A ação de um grupo de agentes australianos que em 2004 aproveitou um suposto programa de assistência humanitária para colocar um sistema de espionagem no Palácio do Governo em Timor-Leste é o mote de uma nova peça de teatro australiana.
“Greater Sunrise” — que é também o nome de um projeto petrolífero no Mar de Timor — foi escrita por Zoe Hogan, que viveu e trabalhou em Timor-Leste entre 2011 e 2012 (no âmbito de um programa de voluntários do Governo australiano).
O escândalo da espionagem foi o mote para uma história que começou por ser uma tentativa de escrever sobre a vida de um estrangeiro em Díli e acabou a mostrar “como a Austrália tem lidado com Timor-Leste, especialmente depois da independência”.
Os antecedentes, explicou Hogan à Lusa, em entrevista telefónica a partir de Sydney, “são chocantes” e representam “uma violação óbvia pela Austrália da lei internacional”, apesar de na prática serem “triste e previsivelmente dececionantes” e mais um exemplo “de um grande a aproveitar-se do vizinho mais pequeno”.
O caso, que só foi descoberto em 2013, causou um dos momentos de maior tensão diplomática entre Díli e Camberra, especialmente porque a espionagem foi feita quando os dois países negociavam as fronteiras marítimas. O homem que denunciou a espionagem, conhecido apenas como Testemunha K, continua sem passaporte, na Austrália, impedido de sair do país.
Camberra recusava aceitar a linha mediana de fronteiras e insistia numa divisão de receitas do Mar de Timor de recursos que estavam do lado timorense, postura a que só cedeu com a assinatura, este ano, de um novo tratado. Esse tratado, assinado a 6 de março em Nova Iorque, colocou a linha onde Timor-Leste sempre reivindicou, o que implica que os poços explorados, cujas receitas teve que dividir com Camberra, são totalmente timorenses.
Estima-se que cerca de cinco mil milhões de dólares de receitas timorenses referentes a esses poços tenham ido para os cofres australianos. Com experiência em cinema e no palco — foi um dos atores nos dois maiores filmes feitos em Timor-Leste (Balibo e A Guerra de Beatriz) — o único ator timorense da peça, José da Costa, destaca o facto de a peça mostrar um assunto que é desconhecido para muitos na Austrália.

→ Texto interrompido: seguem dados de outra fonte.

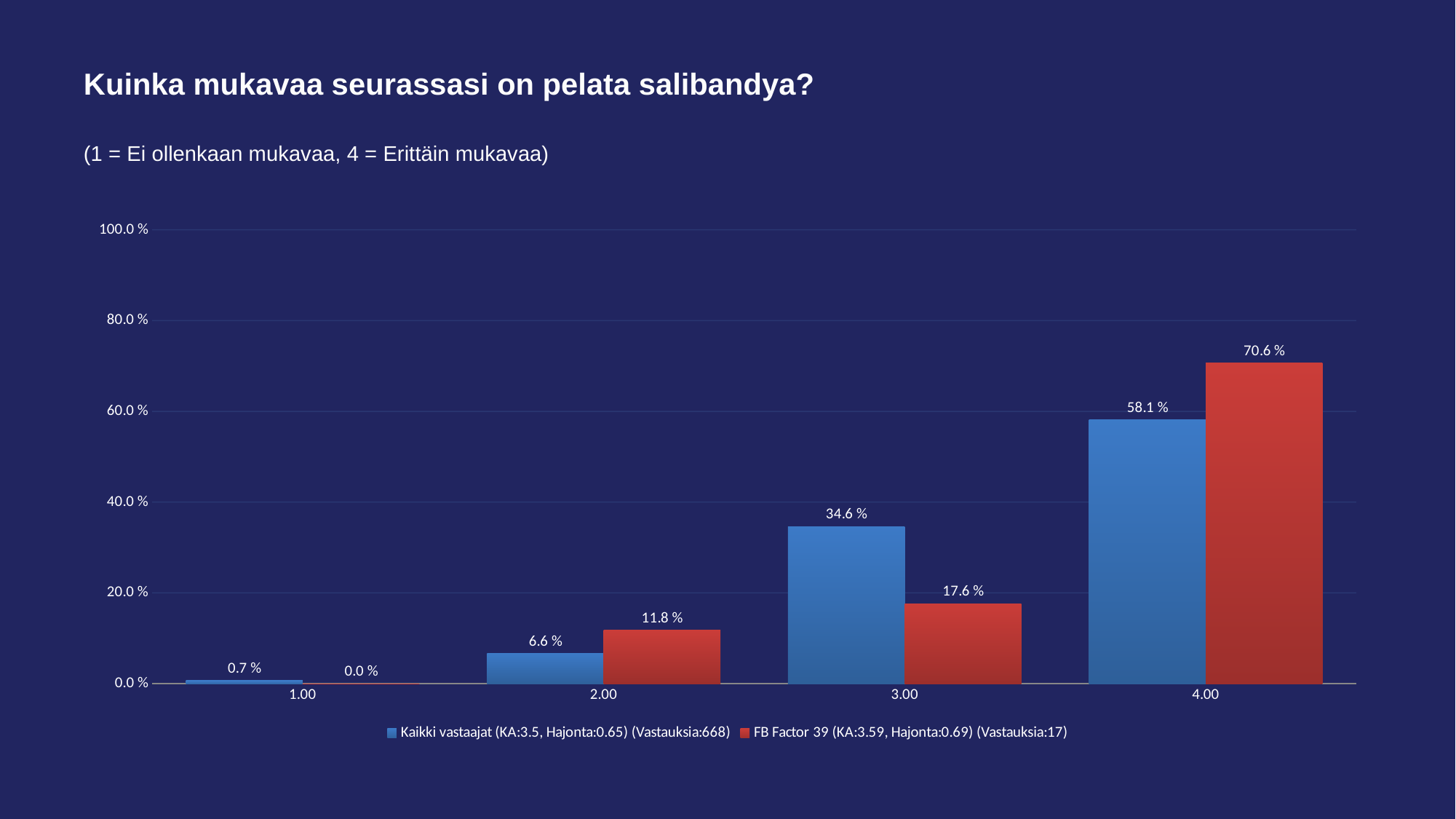
Do the values for Kaikki vastaajat rise or fall from category 1.00 to 4.00? Rise What is the value for FB Factor 39 at category 1.00? 0.0 % What is the value for Kaikki vastaajat at category 2.00? 6.6 % How many categories are shown on the x axis? 4 What is the value for FB Factor 39 at category 3.00? 17.6 % At category 3.00, which series has the larger value, Kaikki vastaajat or FB Factor 39? Kaikki vastaajat Which category has the lowest value for Kaikki vastaajat? 1.00 Which category has the highest value for FB Factor 39? 4.00 What is the value for Kaikki vastaajat at category 4.00? 58.1 % How many series does the legend list? 2 What kind of chart is shown on the slide? Bar chart What is the difference between the FB Factor 39 and Kaikki vastaajat values at category 4.00? 12.5 %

“Parece estar algo escondido. Há muitos que depois da peça pedem mais informação. A obra é historicamente baseada em factos reais mas depois é preciso explicar mais”, disse à Lusa. O mesmo ocorre com muitos dos jovens em Timor-Leste que podem não conhecer as dimensões de um assunto complexo, pelo que “era importante mostrar também esta peça” em Timor-Leste.
Hogan rejeita a posição dos que, no Governo australiano, defendem que Timor-Leste deve estar agradecido pelo apoio que a Austrália tem dado ao país, insistindo que a questão é muito mais ampla. “Isto é uma questão de justiça e não sobre caridade ou generosidade”, disse.
Ainda que tenha conhecido muitos ativistas timorenses envolvidos no caso de Timor-Leste, Hogan admite que junto do público em geral possa haver muito desconhecimento sobre este caso e sobre a realidade timorense.
Ainda que inspirado em eventos reais, o autor insiste que a história é essencialmente de ficção, sem ser baseada na vida de ninguém em concreto. Especialmente positivo é o facto de no palco estar um ator timorense, disse.
“Não teríamos produzido a peça se não tivéssemos um ator timorense. A peça tem muito tétum, é particularmente bonito ouvir tétum num palco em Sydney, onde muito do público nunca sequer ouviu a língua”, explicou.
“Penso que é a primeira vez que numa produção num palco em Sydney temos o tétum. É muito importante poder promover a nossa língua num espetáculo com tanto público. Nas conversas com o público, depois, muitos dizem que gostaram de ouvir a língua”, sublinha José da Costa.
O objetivo agora é levar a peça a outras cidades australianas, nomeadamente Melbourne e Darwin, mas também até Timor-Leste. A peça está em cena no Belvoir Theatre até 21 de abril.